On a greater scale though, it is interesting to read that Godard is commenting on language more generally. In a strange sense, it seems that he views capitalism as necessarily being a condition of language. His argument, which appears only momentarily, is that if the current system of language is somewhat detrimental, perhaps we need a new language. Although it may be a little difficult to make this comparison, I’m interested in reading Godard’s film in conjunction with Paolo Virno’s work on the multitude. More specifically, I’m interested in reading Godard’s suppositions concerning language in conjunction with Virno’s theories concerning grammar in Grammar of the Multitude and Multitude: between Innovation and Negation. In these texts, Paolo Virno argues that what lies at the heart of any theory of politics and political institutions is a continuing discourse on human singularity. This is to say that Virno is particularly interested in reading theories of political institutions as ultimately being related to various theoretical suppositions concerning that which differentiates man from non-human animals.

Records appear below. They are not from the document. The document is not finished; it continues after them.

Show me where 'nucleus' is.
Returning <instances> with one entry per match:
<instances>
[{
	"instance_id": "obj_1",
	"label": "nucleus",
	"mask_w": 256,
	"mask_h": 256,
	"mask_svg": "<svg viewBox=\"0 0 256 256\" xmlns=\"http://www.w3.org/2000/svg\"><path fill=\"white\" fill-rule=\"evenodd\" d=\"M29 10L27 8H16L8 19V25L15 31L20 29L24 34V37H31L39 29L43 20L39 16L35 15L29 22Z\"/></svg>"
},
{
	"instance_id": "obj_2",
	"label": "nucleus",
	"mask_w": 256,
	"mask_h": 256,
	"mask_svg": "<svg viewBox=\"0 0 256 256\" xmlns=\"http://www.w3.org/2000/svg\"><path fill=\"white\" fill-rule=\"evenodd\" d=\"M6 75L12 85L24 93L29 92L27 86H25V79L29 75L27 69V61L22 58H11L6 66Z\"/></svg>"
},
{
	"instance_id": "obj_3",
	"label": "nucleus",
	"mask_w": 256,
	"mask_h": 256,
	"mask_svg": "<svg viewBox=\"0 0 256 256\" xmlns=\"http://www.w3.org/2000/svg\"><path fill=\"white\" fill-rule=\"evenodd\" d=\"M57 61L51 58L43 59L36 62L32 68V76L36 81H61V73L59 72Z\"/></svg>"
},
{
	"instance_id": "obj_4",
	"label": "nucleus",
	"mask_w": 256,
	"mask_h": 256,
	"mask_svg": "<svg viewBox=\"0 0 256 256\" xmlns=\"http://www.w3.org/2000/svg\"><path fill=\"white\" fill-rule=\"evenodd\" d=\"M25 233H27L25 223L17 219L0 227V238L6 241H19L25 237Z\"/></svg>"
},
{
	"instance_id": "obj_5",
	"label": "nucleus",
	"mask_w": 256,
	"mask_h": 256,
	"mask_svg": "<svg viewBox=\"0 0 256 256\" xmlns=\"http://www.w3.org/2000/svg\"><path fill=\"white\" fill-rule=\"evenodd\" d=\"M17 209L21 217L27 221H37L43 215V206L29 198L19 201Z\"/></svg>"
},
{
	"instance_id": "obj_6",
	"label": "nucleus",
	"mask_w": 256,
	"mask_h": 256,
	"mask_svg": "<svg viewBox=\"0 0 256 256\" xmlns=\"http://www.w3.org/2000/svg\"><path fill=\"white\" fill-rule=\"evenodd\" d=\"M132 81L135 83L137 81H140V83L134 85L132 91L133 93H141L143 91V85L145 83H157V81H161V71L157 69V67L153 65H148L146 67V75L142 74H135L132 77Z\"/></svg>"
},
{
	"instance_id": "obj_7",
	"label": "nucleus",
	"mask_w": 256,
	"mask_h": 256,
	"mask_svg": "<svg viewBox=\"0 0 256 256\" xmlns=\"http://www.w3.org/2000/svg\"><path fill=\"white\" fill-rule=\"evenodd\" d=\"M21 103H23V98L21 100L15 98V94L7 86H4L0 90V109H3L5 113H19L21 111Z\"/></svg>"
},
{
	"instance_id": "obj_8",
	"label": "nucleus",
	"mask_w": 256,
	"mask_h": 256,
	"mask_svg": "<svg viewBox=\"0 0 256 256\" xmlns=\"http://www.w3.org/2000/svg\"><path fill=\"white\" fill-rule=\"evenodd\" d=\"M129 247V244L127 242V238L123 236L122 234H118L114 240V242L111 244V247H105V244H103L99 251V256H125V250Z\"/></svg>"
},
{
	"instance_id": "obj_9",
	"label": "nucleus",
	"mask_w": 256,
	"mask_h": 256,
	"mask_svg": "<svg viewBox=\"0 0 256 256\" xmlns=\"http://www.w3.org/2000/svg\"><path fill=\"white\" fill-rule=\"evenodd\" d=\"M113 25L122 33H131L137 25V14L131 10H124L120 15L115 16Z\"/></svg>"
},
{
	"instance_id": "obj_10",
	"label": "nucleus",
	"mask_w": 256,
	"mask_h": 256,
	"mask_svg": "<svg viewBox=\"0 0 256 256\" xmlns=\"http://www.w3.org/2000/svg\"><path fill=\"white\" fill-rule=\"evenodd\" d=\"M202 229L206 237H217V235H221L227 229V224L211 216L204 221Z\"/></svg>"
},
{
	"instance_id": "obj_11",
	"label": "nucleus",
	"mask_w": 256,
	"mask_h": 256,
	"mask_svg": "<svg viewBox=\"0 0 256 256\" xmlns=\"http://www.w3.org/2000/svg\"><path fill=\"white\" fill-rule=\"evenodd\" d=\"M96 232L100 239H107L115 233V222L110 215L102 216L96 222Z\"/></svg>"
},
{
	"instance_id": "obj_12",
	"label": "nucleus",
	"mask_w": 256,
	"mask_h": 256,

For Virno’s part, he argues that it is man’s capacity for language which initially encourages the development of political institutions, and thus, it must also be man’s capacity for language that allows man to break with the system. Though Virno’s analysis is much more complex than this, encompassing nearly two books worth of material, one can read that Godard shares some similar concerns for language.
The most important parallel between Godard and Virno is that both argue for a new system of language. Virno, for his part, discusses the capacity that jokes, as a specific linguistic action, have for being highly innovative. He argues that of the two types of jokes, the second has its equivalent in the Exodus; specifically the exodus of the Israelites out of Egypt. Here, Virno suggests that the best method of recourse in an oppressive system of grammar is not to rebel or obey, but rather, to leave the system as a whole. Interestingly, one can read that Godard is alluding to something very similar in the clothing store scenes at the beginning of this film. Though the terms are a little different, I’m interested in what this might mean for an interpretation of Godard’s film. Is it possible that Godard is trying to constitute a new form of grammar or language in order to leave the oppressive binds of a particular system (political or otherwise)? Might it be that Godard’s interest in language is prompted by the increasingly political nature of his texts?